Juli has traveled the world engaging in cultural immersion experiences that bring her Master of Liberal Studies findings to light.

What makes societies unique? How do we categorize different types of societies? This lesson explains the distinct ways that humans structure their societies and how scientists label them.

What Is Human Society?

Humans generally do not live alone, isolated from each other. Instead, individuals tend to live in communities with other people related by ethnicity, nationality, religion, or some other cultural element. A human society is a group of people who share a common lifestyle and organization. Human societies can be classified in many different ways, depending on who is doing the categorizing.

Types of Societies

For example, anthropologists generally use the groups' method of subsistence to define them. If members of the group survive by hunting animals and gathering plants to eat, then anthropologists classify their group as a hunter-gatherer society. If the people tend to raise animals for meat, blood, or milk, then the society is called pastoralist. More stationary societies who grow crops to harvest are named agriculturalist, and those societies can eventually evolve into industrialized agriculturalist with the advent and implementation of fossil-fuel based technologies.
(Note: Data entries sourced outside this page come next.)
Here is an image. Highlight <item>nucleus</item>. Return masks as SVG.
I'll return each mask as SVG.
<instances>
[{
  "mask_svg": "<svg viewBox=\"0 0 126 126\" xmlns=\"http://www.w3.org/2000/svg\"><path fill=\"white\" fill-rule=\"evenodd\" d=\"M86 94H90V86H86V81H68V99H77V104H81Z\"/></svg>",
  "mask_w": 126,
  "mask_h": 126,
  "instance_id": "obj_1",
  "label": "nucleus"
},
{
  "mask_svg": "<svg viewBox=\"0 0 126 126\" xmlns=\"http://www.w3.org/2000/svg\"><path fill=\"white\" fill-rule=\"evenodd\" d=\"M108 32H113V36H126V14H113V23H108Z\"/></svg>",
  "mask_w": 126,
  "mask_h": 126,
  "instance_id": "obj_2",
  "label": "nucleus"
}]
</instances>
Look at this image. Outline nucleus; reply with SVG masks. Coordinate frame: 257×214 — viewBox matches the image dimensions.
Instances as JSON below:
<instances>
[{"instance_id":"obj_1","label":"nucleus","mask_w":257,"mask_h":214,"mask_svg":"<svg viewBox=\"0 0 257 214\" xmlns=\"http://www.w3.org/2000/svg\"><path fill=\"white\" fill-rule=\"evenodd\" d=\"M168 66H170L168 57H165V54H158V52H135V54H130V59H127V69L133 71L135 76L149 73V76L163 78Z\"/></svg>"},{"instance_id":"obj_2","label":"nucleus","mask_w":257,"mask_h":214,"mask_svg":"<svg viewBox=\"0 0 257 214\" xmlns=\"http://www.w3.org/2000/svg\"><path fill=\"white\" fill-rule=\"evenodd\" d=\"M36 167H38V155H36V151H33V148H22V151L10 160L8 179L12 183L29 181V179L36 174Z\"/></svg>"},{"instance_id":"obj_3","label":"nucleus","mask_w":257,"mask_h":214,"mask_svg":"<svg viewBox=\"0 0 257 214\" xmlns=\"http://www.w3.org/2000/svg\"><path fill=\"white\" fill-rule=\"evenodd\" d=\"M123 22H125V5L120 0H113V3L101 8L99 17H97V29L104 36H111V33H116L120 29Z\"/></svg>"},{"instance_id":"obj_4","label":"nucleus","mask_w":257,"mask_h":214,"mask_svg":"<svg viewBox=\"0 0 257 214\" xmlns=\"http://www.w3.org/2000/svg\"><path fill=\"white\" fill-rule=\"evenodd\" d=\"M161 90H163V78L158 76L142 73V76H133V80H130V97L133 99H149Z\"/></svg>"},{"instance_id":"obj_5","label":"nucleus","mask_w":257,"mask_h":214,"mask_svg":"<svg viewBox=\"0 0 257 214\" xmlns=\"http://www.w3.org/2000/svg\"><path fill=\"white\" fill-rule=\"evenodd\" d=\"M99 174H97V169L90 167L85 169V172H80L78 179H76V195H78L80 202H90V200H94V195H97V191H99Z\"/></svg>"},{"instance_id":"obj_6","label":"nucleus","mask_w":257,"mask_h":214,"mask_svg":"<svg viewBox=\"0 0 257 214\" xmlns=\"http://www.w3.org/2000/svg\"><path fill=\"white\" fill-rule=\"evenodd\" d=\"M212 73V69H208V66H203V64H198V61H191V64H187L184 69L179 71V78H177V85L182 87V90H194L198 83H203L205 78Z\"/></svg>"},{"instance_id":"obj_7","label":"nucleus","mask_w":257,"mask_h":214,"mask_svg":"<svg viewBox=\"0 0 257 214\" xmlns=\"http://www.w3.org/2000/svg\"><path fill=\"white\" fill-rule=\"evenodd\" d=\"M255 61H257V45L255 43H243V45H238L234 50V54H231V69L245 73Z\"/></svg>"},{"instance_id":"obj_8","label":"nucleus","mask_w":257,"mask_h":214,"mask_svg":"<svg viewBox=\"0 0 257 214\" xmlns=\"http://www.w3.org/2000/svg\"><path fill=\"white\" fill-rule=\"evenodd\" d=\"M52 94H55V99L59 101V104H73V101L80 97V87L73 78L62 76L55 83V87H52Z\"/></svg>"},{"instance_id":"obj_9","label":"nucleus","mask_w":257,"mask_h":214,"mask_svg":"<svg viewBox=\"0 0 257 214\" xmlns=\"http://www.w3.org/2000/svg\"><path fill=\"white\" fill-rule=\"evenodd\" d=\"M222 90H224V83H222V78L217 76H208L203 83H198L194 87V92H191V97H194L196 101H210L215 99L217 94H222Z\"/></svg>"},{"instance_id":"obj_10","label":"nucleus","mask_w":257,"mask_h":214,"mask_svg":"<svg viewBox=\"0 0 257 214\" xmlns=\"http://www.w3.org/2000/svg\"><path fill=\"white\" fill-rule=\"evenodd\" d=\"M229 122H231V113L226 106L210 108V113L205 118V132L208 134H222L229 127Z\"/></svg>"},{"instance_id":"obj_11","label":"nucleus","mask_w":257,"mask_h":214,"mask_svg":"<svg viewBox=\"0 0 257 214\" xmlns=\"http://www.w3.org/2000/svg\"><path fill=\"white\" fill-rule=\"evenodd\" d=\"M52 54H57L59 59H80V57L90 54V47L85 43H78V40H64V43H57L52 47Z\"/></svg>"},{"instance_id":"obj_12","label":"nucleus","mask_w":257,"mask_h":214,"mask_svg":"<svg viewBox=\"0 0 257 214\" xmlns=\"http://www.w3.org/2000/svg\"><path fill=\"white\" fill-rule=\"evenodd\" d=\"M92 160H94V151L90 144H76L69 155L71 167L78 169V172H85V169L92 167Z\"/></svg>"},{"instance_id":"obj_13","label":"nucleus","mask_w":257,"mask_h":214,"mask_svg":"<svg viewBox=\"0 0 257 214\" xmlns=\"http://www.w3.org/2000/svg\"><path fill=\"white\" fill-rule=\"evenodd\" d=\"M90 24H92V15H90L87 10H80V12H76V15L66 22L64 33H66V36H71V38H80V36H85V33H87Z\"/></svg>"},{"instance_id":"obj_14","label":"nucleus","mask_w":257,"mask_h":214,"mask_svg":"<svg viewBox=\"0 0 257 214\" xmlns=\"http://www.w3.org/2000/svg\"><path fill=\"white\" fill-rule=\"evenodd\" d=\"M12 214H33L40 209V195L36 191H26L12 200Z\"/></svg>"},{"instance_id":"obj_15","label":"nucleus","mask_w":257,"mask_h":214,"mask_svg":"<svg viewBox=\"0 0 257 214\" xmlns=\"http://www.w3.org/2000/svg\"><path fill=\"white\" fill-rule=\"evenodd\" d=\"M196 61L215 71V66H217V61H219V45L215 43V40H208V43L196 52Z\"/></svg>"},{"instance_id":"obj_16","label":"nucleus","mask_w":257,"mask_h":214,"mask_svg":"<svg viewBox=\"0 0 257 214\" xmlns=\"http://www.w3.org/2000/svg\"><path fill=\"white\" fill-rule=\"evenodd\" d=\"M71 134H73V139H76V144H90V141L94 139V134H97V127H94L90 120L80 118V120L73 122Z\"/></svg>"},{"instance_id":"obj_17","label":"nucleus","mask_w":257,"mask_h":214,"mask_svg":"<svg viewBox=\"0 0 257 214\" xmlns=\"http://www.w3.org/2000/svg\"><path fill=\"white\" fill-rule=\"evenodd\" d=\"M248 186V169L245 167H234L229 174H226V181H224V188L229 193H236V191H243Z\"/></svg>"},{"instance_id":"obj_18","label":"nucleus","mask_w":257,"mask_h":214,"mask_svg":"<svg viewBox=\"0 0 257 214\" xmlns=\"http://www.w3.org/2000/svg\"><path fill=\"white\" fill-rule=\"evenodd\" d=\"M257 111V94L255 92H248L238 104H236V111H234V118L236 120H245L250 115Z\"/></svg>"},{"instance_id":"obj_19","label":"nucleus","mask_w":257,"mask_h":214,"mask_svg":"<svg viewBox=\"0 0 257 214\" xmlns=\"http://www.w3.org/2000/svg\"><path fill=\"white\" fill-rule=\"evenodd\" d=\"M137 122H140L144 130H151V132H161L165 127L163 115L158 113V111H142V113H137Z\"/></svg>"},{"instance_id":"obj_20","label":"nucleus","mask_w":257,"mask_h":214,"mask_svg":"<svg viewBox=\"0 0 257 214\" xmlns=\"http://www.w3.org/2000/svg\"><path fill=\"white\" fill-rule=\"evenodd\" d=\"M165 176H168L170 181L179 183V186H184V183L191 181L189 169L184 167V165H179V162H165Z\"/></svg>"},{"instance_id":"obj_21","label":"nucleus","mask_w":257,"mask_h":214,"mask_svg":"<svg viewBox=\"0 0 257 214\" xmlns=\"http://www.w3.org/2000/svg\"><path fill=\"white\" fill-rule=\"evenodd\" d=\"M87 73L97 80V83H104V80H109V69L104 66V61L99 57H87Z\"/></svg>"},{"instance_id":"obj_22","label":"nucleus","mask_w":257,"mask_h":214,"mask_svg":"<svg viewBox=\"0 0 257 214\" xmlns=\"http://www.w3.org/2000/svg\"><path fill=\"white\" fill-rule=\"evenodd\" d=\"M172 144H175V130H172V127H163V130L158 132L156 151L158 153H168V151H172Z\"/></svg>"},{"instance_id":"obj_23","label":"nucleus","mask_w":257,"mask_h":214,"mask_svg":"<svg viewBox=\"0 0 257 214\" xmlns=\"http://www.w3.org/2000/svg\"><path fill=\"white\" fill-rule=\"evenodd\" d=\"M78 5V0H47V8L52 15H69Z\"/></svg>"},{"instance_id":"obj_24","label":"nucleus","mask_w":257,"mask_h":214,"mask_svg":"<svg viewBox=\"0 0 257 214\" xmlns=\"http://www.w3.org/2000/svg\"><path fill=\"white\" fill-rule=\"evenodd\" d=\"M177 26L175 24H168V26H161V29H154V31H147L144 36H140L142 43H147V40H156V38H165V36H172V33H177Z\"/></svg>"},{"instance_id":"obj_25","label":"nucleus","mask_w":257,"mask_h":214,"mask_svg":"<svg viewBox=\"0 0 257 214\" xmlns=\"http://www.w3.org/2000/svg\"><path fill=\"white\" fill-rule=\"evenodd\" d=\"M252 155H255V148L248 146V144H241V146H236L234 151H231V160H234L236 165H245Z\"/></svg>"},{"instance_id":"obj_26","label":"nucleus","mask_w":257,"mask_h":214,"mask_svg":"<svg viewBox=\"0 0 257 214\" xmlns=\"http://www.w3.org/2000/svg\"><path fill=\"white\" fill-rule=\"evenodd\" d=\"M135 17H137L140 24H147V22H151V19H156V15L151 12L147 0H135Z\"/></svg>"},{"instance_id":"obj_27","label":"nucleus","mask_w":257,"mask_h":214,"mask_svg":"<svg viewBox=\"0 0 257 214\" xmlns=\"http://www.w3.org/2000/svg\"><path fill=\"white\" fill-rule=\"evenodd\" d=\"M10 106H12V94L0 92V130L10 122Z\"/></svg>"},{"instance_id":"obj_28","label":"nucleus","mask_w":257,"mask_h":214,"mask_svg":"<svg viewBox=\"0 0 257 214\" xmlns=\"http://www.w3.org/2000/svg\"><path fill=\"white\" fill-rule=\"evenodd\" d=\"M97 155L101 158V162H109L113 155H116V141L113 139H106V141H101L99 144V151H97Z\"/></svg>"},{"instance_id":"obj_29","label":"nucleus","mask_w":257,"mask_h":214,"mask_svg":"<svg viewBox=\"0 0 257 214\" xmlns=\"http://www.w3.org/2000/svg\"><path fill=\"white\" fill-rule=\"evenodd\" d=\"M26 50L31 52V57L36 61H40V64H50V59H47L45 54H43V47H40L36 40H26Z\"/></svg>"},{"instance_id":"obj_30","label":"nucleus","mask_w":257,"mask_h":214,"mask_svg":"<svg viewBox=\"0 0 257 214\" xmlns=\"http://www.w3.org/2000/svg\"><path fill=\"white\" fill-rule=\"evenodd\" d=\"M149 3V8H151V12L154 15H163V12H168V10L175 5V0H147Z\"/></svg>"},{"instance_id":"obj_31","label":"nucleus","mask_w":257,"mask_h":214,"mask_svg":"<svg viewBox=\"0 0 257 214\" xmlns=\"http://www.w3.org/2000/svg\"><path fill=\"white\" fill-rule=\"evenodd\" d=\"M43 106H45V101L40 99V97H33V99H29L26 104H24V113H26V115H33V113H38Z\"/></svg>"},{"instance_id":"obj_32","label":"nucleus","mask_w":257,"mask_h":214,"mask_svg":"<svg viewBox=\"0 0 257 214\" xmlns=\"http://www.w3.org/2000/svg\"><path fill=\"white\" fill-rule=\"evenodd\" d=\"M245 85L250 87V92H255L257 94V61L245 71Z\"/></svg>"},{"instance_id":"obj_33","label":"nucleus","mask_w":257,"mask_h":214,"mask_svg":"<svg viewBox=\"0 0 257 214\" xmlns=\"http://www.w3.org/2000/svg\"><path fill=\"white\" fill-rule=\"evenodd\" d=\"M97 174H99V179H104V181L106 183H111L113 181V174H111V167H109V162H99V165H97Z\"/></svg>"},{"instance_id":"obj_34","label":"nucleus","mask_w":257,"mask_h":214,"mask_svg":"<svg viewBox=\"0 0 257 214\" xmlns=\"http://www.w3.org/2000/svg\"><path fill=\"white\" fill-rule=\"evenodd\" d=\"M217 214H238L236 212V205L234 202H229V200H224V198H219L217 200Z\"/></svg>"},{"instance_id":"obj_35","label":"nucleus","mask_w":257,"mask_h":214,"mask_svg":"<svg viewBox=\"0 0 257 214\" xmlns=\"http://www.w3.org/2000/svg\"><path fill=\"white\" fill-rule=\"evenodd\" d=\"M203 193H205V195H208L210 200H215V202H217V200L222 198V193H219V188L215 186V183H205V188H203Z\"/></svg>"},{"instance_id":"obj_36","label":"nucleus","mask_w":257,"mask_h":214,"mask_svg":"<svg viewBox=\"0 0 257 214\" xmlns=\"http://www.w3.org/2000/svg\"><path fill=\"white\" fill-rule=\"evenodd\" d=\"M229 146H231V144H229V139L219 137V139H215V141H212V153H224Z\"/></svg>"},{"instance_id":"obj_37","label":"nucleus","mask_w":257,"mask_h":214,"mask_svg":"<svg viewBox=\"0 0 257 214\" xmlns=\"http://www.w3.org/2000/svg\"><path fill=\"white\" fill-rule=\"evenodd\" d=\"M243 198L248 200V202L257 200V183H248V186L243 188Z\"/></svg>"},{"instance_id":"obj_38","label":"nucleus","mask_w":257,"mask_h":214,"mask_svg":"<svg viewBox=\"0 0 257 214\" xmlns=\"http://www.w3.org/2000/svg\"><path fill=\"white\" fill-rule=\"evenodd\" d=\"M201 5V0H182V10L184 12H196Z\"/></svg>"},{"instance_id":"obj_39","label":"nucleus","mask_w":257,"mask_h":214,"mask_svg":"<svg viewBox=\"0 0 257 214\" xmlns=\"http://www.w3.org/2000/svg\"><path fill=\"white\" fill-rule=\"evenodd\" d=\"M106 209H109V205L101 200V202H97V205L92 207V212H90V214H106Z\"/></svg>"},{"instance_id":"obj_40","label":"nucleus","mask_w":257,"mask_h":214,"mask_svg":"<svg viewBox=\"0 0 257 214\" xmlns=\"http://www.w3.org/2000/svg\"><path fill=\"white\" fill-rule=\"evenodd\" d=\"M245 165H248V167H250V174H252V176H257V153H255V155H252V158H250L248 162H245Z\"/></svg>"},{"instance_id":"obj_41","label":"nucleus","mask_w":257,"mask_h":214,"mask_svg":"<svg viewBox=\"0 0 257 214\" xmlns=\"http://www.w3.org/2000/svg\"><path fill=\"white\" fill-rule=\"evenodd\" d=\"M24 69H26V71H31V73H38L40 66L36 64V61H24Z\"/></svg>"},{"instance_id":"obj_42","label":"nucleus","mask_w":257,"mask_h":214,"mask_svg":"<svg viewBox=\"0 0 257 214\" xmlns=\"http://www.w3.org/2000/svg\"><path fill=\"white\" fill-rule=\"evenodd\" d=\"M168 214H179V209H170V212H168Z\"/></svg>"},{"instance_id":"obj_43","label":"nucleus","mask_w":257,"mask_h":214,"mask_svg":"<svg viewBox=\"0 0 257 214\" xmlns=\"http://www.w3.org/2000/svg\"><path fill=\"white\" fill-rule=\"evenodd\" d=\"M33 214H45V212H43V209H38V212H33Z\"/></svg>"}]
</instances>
By contrast, political scientists tend to categorize societies by their political structure--who's in charge matters! Bands have loose organization and informal leadership traditions, often defaulting to the elders to make decisions and guide the youngsters. Tribes have a more structured society, heavily based on kinship relationships. Larger and more complex societies, called chiefdoms, involve multiple extended families under the control of one relatively permanent leader. Finally, the most complex political organization is called a state, which began making its appearance around 10,000 years ago around the same time as the agricultural revolution.

Societies According to Sociologists

Sociologists bring all of these elements together to examine the ways that different groups of people manage their technologies, natural resources, and man power. Thus, societies can be either pre-industrial, industrial, or post-industrial depending on how they are organized, how they subsist, and how the resources are divided amongst the entire population.

Pre-industrial societies accounted for the majority of all human societies until the 18th century. Agriculturally based, these rural societies tended to be fairly small and limited in their contact with other societies. There were a few social classes, and individuals were not socially mobile; if you were born to an artisan, then you became an artisan.

Industrial societies arose in Western Europe and then the United States beginning in the late 18th century as the Industrial Revolution spread the idea and the technology of mass production. Using fossil fuels to massively increase the rate and scale of production, industrial societies could increase the carrying capacity of their land. More food = more people! Specifically, more people were moving off of their farms and into new urban city centers. Closer to the factory jobs, people began experiencing the new lifestyle that urbanization afforded - poor living conditions, higher crime rates, and almost non-existent safety standards on the job.

Post-industrial societies have retained their size and production capabilities, but have begun shifting their focus from the manual labor skills to the professional fields. 'Knowledge is power' became a mantra as previously isolated societies entered the global village, competing for far-flung markets and relying on new ideas to grow the economy. The service sector surpasses the manufacturing industry in the post-industrial society. People themselves, rather than the labor he or she can provide, are seen as inherently valuable assets.